Melbourne’s Holmesglen Institute is taking its solar and EV training to another level, giving students valuable clean energy training.
Holmesglen Institute’s Renewable Centre of Excellence in Victoria is shaking things up with its fresh approach to green energy training. The centre recently launched a program that combines grid-connected, commercial-scale photovoltaic installations and electric vehicle charging stations.
The short training courses offer apprentices and upskilling electricians practical experience and hands-on renewables installation experience. The premium equipment at Holmesglen’s Moorabbin campus includes four EV chargers and six parking spaces, as well as a 150kW solar carport, featuring Fronius inverters and BYD lithium batteries.
This equipment and training provide trainees with practical exposure to larger scale installations. The solar carport shows students different formats and requirements for commercial installations, and they gain confidence and experience with projects beyond residential installations, including systems with capacities up to 100kW.
The development of the Renewable Centre of Excellence was supported by the Victorian Government, and the four EV parking chargers are accessible to the public.
The Green Economy is one of the Victorian Government’s engines for economic growth. The state has set an ambitious target to generate 95 per cent of energy from renewables by 2035.
With people increasingly considering alternative energy solutions to manage their power costs, electricians and apprentices are turning to Holmesglen for nationally accredited training to navigate the dynamic solar landscape and future-proof their careers.
Coupled with electric vehicles transforming from a niche sector to the mainstream in Australia, electricians require a broader skill set in 2023. Many of them realise they may soon be required to install a charging station and battery in every home.
Holmesglen Institute’s renewable energy senior instructor, David Tolliday, is an industry expert in clean energy. He regularly interacts with manufacturers, suppliers and installers to provide trainees with the latest skills and knowledge.
He has travelled around Australia to inspect standalone hybrid power systems, providing feedback and recommendations, and has also studied the latest technology in Germany and Spain.
Advocating for sustainability
Tolliday emphasises that trainees at Holmesglen − through practical experience and accreditation in solar and EV technologies − become advocates for sustainable energy, contributing to an eco-conscious future.
A diverse student body undertakes the institute’s short courses, with ages ranging from 22 to 69, reflecting the appeal and necessity of renewable energy skills training.
With industry support, trainees learn the latest PV and battery technologies from manufacturers such as Clenergy, Solis, SunPower, BYD, REC, PowerPlus and Fronius.
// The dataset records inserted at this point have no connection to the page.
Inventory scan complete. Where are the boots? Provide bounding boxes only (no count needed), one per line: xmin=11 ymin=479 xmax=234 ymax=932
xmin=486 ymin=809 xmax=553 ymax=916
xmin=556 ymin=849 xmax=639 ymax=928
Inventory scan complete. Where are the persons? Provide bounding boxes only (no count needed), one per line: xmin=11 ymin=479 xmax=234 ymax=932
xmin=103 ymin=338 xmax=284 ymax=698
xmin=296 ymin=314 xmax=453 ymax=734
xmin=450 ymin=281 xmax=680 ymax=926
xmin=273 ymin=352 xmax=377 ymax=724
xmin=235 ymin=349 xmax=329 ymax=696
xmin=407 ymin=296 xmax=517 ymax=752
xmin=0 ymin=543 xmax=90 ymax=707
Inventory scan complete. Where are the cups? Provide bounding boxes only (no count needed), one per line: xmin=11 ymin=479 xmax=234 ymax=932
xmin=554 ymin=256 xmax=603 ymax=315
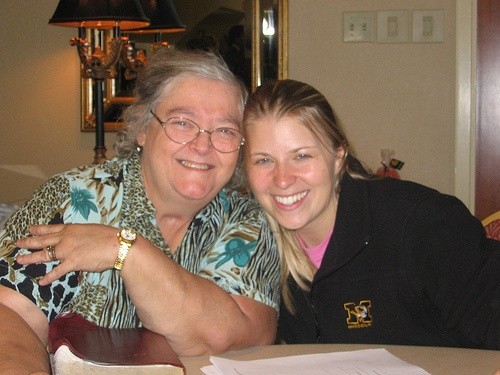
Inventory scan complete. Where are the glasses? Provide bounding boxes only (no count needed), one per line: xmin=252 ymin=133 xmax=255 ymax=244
xmin=148 ymin=107 xmax=245 ymax=153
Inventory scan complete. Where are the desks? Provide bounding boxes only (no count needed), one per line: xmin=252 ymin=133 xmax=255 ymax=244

Holmesglen courses include grid-connected PV (GCPV), battery storage, standalone (off-grid) power systems and tailor-made industry training solutions.
Holmesglen is one of the largest TAFEs in Victoria and is considered the state’s premier training facility. It has expanded its facilities for nationally accredited solar course offerings since 2008.
“This underscores the vital role institutions such as Holmesglen play in advancing the green economy and supporting a transition towards a more sustainable future,” says Tolliday.